L’ estinzione del giudizio tributario ed il provvedimento sulle spese.
Le spese del giudizio estinto.
Le spese del giudizio estinto per cessazione della materia del contendere restano a carico della parte che le ha anticipate nei casi di definizione delle pendenze tributarie previsti dalla legge (art. 46 c. 3 del D.lgs. 546/92).
Negli altri casi, le spese sono poste a carico del soggetto virtualmente soccombente. Ciò in conformità alla giurisprudenza costituzionale con cui la regola della permanenza delle spese in capo a chi le aveva anticipate, in ogni caso, è stata dichiarata incostituzionale in quanto lesiva del principio di ragionevolezza nella parte in cui esclude la facoltà del giudice di pronunciarsi sulla condanna alle spese nelle ipotesi di cessazione della materia del contendere diverse dai casi di definizione delle pendenze tributarie.
La pronuncia di C. Cost. 12 luglio 2005, sent. n. 274 precisa che il processo tributario è ispirato al principio di responsabilità per le spese del giudizio. “La compensazione ope legis delle spese nel caso di cessazione della materia del contendere, rendendo inoperante quel principio, si traduce, dunque, in un ingiustificato privilegio per la parte che pone in essere un comportamento (il ritiro dell’atto, nel caso dell’Amministrazione, o l’acquiescenza alla pretesa tributaria, nel caso del contribuente) di regola determinato dal riconoscimento della fondatezza delle altrui ragioni, e, corrispondentemente, in un del pari ingiustificato pregiudizio per la controparte”.

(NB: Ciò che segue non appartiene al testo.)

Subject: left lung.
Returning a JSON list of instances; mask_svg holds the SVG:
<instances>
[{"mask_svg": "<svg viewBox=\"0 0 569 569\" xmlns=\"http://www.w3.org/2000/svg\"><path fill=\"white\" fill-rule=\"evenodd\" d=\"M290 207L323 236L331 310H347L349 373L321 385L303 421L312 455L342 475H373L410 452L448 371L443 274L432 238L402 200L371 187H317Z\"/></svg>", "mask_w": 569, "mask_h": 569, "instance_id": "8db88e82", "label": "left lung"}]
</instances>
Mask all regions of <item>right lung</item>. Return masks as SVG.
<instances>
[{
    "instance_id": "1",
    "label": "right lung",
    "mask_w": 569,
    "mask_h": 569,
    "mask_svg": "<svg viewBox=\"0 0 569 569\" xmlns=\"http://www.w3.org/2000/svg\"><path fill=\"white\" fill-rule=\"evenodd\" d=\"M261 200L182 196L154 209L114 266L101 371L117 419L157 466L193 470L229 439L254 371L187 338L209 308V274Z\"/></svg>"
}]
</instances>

Per effetto di questa sentenza trova pieno riconoscimento anche nel contenzioso tributario il principio della soccombenza.
Quindi, il giudice che prende atto del venir meno della materia del contendere è tenuto ad effettuare una valutazione circa l’esito virtuale della controversia, accollando, ove lo ritenga opportuno, le spese alla parte virtualmente soccombente, c.d. “soccombenza virtuale” (Cass. 15 ottobre 2007, sent. n. 21530).

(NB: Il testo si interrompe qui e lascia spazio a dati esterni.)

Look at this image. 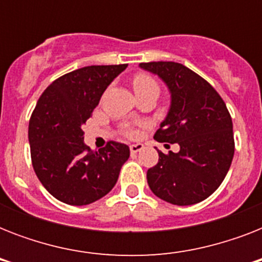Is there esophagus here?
<instances>
[{
	"instance_id": "obj_1",
	"label": "esophagus",
	"mask_w": 262,
	"mask_h": 262,
	"mask_svg": "<svg viewBox=\"0 0 262 262\" xmlns=\"http://www.w3.org/2000/svg\"><path fill=\"white\" fill-rule=\"evenodd\" d=\"M143 149H144L143 144H132V145H130L132 154H137V152L143 151Z\"/></svg>"
}]
</instances>
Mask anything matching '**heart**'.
Masks as SVG:
<instances>
[{"instance_id":"obj_1","label":"heart","mask_w":262,"mask_h":262,"mask_svg":"<svg viewBox=\"0 0 262 262\" xmlns=\"http://www.w3.org/2000/svg\"><path fill=\"white\" fill-rule=\"evenodd\" d=\"M133 88L135 92H140V91H147V90H156L158 91V83L152 76L147 75V73H139L135 76L133 79ZM126 135L133 137L136 135V132L133 129H126Z\"/></svg>"}]
</instances>
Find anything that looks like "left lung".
I'll use <instances>...</instances> for the list:
<instances>
[{"label":"left lung","instance_id":"left-lung-1","mask_svg":"<svg viewBox=\"0 0 262 262\" xmlns=\"http://www.w3.org/2000/svg\"><path fill=\"white\" fill-rule=\"evenodd\" d=\"M170 92V107L154 139L177 143L179 151L164 155L147 171L154 194L174 205L208 199L223 182L234 158L232 121L226 103L211 84L178 62L140 63Z\"/></svg>","mask_w":262,"mask_h":262}]
</instances>
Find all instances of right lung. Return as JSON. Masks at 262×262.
<instances>
[{
    "mask_svg": "<svg viewBox=\"0 0 262 262\" xmlns=\"http://www.w3.org/2000/svg\"><path fill=\"white\" fill-rule=\"evenodd\" d=\"M126 67L92 65L67 73L36 103L28 126L32 166L46 190L62 203L88 205L102 199L129 159V147L115 141L92 151L81 129L103 92Z\"/></svg>",
    "mask_w": 262,
    "mask_h": 262,
    "instance_id": "right-lung-1",
    "label": "right lung"
}]
</instances>
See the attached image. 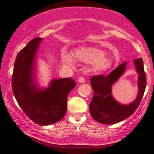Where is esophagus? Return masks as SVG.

E’ stato rilevato da una recente sentenza della Cass., 13. Aprile 2016, sent. n. 7273 che “Premesso che nel processo tributario, alla cessazione della materia del contendere per annullamento dell’atto in sede di autotutela non si correla necessariamente la condanna alle spese secondo la regola della soccombenza virtuale, qualora tale annullamento non consegua ad una manifesta illegittimità del provvedimento impugnato sussistente sin dal momento della sua emanazione, nel caso in cui non sia prontamente verificabile la manifesta illegittimità o meno dell’atto impositivo fin dal momento della sua emanazione, deve essere cassata la sentenza con che ha disposto la compensazione delle spese di lite con rinvio alla medesima CTR in diversa composizione, affinché verifichi se l’annullamento dell’ufficio consegua ad una manifesta illegittimità dell’atto impositivo fin dal momento della sua emanazione, nel qual caso, s’impone senz’altro la liquidazione delle spese a favore della parte contribuente, ovvero vi era un’obiettiva complessità della materia, per la quale l’atteggiamento dell’ufficio, può essere considerato conforme al principio di lealtà, ai sensi dell’art. 88 c.p.c., che può essere premiato con la compensazione delle spese.”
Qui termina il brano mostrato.